TASK » Output the records precisely as they stand. Pictures are to be skipped.

DATA FOR PROCESSING »
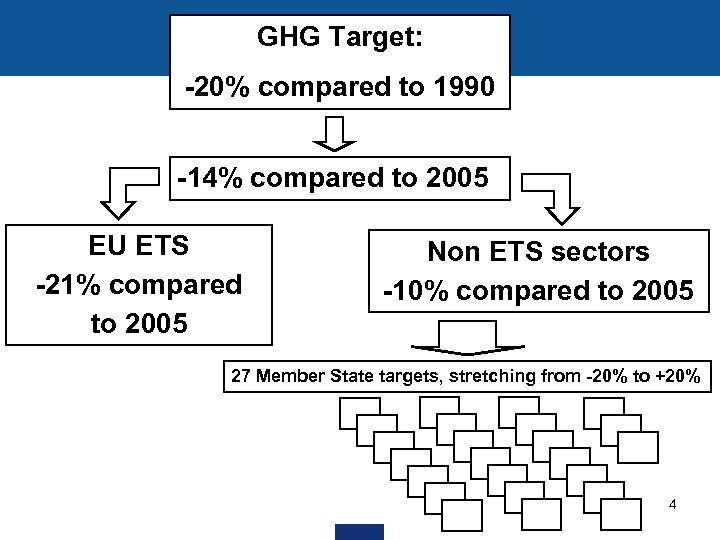 GHG Target:

-20% compared to 1990

-14% compared to 2005

EU ETS
-21% compared to 2005

Non ETS sectors
-10% compared to 2005

27 Member State targets, stretching from -20% to +20%

4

YOUR SOLUTION »
 GHG Target:

-20% compared to 1990

-14% compared to 2005

EU ETS
-21% compared to 2005

Non ETS sectors
-10% compared to 2005

27 Member State targets, stretching from -20% to +20%

4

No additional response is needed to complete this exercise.